Augen auf Ex-Vizepremier Tihipko

"Einer der Politiker, die man jetzt im Auge behalten muss, ist Serhij Tihipko", gab Sestanovich zu bedenken. Der frühere Notenbankpräsident und Ex-Vizepremierminister war einer der ersten Abgeordneten der Partei der Regionen, die sich am Freitag von Janukowitsch abwendeten. "Er ist jene Art von Person, die der neuen Regierung Glaubwürdigkeit verleihen könnte."

Die besten Chancen, besagte Übergangsregierung zu führen, hätten die Oppositionsführer Witali Klitschko und Arsenij Jazenjuk. Die frühere Premierministerin Julia Timoschenko könnte nach ihrer Freilassung eine wichtige Rolle als Vermittlerin spielen, zumal sie sich zuletzt wesentlich moderater geäußert hatte als früher. Nicht vergessen dürfe man zudem den Oligarchen Petro Poroschenko, der die Demonstrationen tatkräftig unterstützt hatte, sagte Motyl. Bei einer Meinungsumfrage vor einigen Wochen habe Poroschenko auf die Frage, wer Präsident werden solle, gegenüber Janukowitsch mit 65 zu 35 Prozent die Nase vorne gehabt.

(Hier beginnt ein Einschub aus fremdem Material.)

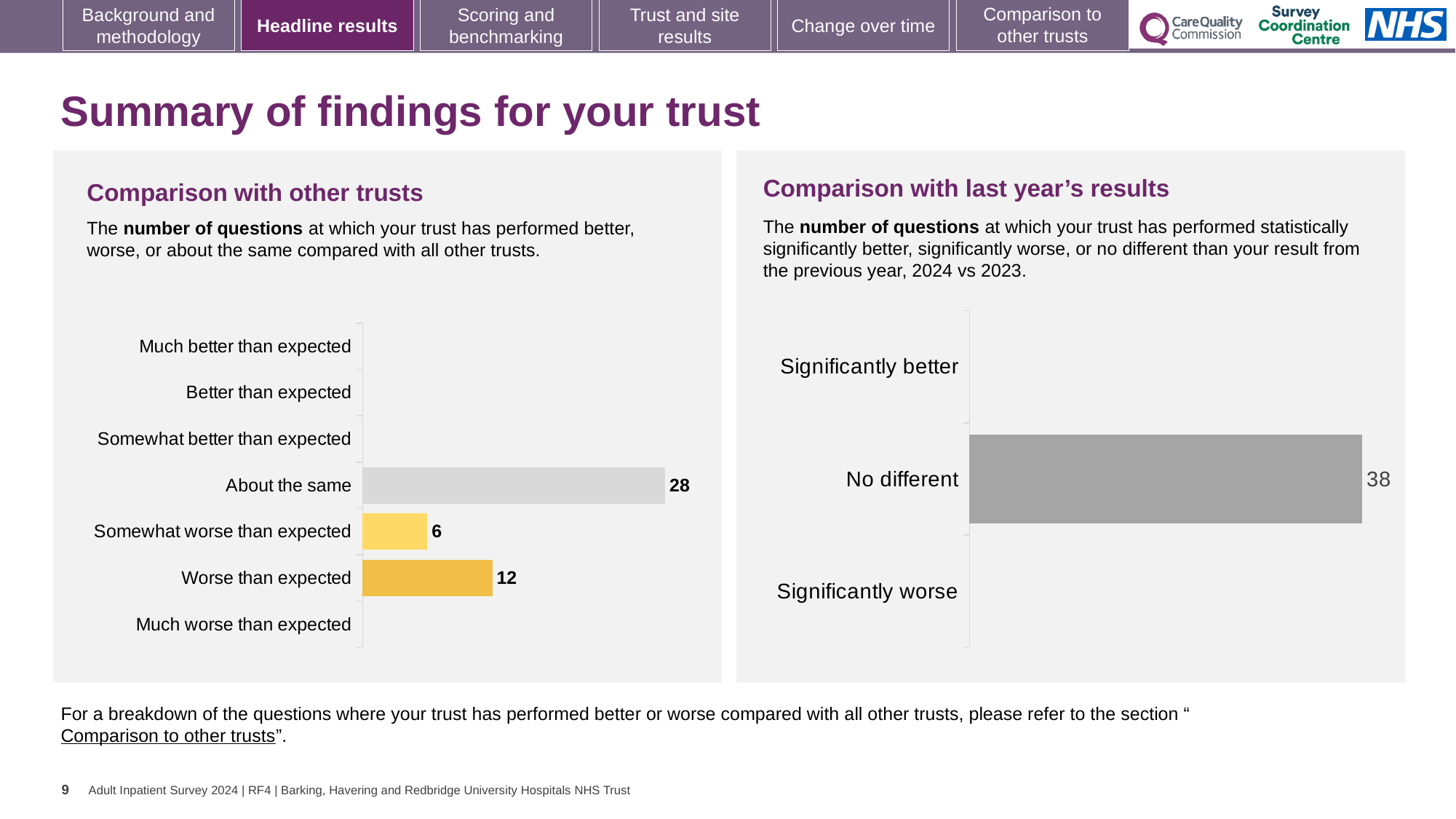
What kind of chart is the 'Comparison with other trusts' chart? Bar chart In the 'Comparison with other trusts' chart, what is the value for 'About the same'? 28 In the 'Comparison with other trusts' chart, what is the value for 'Worse than expected'? 12 In the 'Comparison with other trusts' chart, which category has the highest value? About the same In the 'Comparison with other trusts' chart, which is larger: 'Worse than expected' or 'Somewhat worse than expected'? Worse than expected In the 'Comparison with other trusts' chart, what is the difference between 'About the same' and 'Worse than expected'? 16 In the 'Comparison with last year's results' chart, which category has the highest value? No different How many categories are listed on the axis of the 'Comparison with other trusts' chart? 7 In the 'Comparison with other trusts' chart, what is the value for 'Somewhat worse than expected'? 6 In the 'Comparison with other trusts' chart, what is the difference between 'Worse than expected' and 'Somewhat worse than expected'? 6 How many categories are listed on the axis of the 'Comparison with last year's results' chart? 3 In the 'Comparison with last year's results' chart, what is the value for 'No different'? 38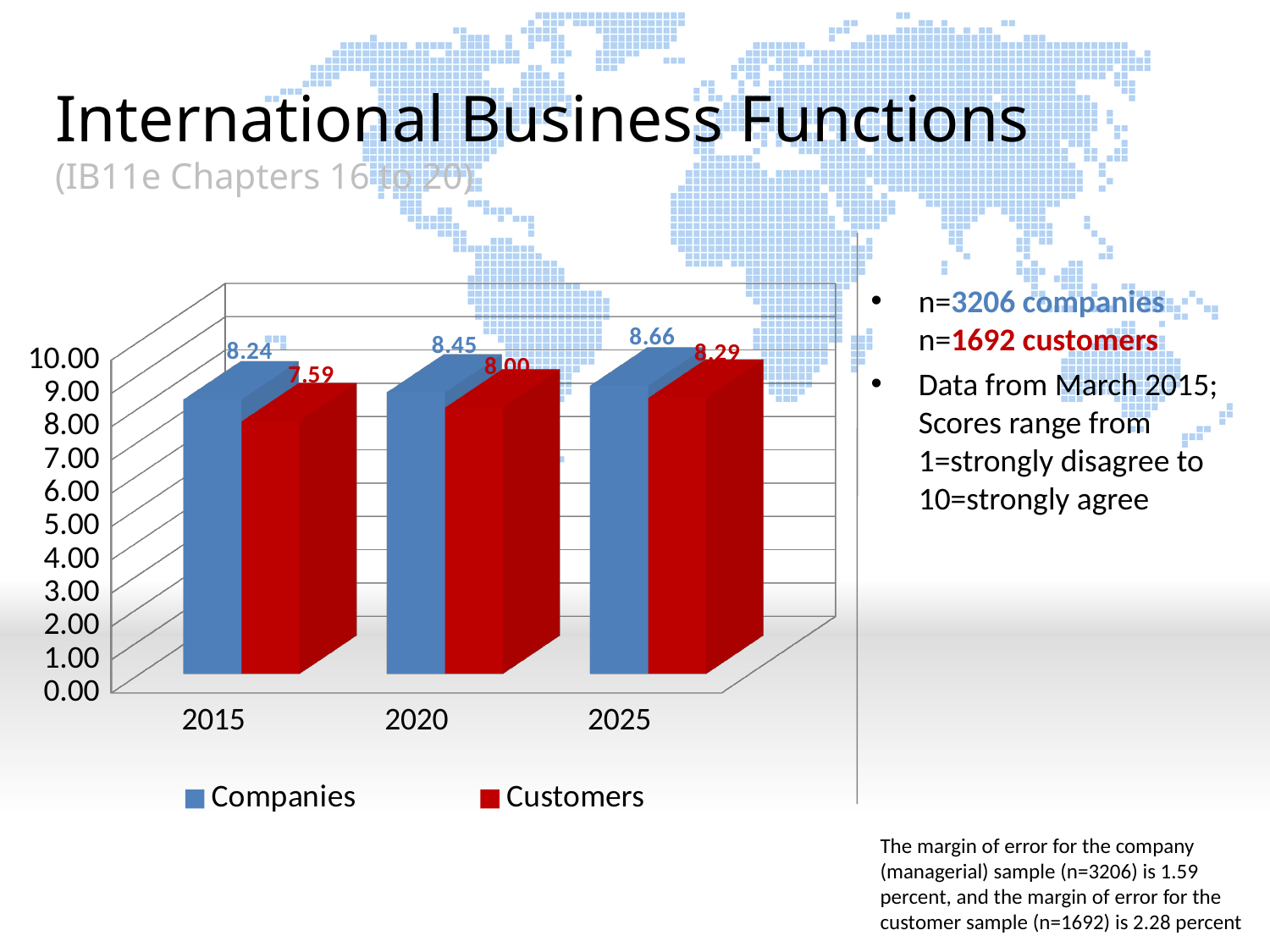
In which year is the Companies value highest? 2025 What is the difference between the Companies and Customers values in 2015? 0.65 What is the value for Customers in 2015? 7.59 In which year is the Customers value lowest? 2015 Which is larger in 2025, the Companies value or the Customers value? Companies What is the value for Customers in 2025? 8.29 What kind of chart is shown on the slide? Bar chart How many years are shown on the x axis? 3 Do the Customers values rise or fall from 2015 to 2025? Rise What is the value for Companies in 2020? 8.45 What is the value for Companies in 2015? 8.24 How many series does the legend list? 2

EU-Sanktionen nützlich und überfällig

Die Rolle der Europäer bewerten Motyl und Sestanovich positiv. "Sie haben das ziemlich gut gemacht", sagte Sestanovich. Zwar hätten weder die Sanktionen noch die Reise der drei Außenminister Deutschlands, Frankreichs und Polens nach Kiew die Lage vor Ort entscheidend beeinflusst. "Sie sind zu einem Moment in Kiew angekommen, als sich das Blatt schon zu wenden begann. Das waren aber wichtige symbolische Schritte", fügte er hinzu.

Vor allem die Androhung von Finanzsanktionen sei wirksam gewesen. "Die haben Janukowitsch eine Höllenangst eingejagt", sagte Motyl und verwies auf Berichte, denen zufolge der Janukowitsch-Clan um die zehn Milliarden Euro an Volksvermögen ins westliche Ausland verschafft habe.

Allerdings hätten sowohl die Europäer als auch die Amerikaner ihren Einfluss auf das ukrainische Regime anfänglich maßlos überschätzt. "Sie dachten, die Ukraine würde ihnen in den Schoß fallen, wenn sie bloß mit einem Assoziierungs- und Handelsabkommen winken", kritisierte Sestanovich. "Hat die EU jetzt genug Standfestigkeit, um den Reformprozess weiterhin zu unterstützen? Das ist eine offene Frage."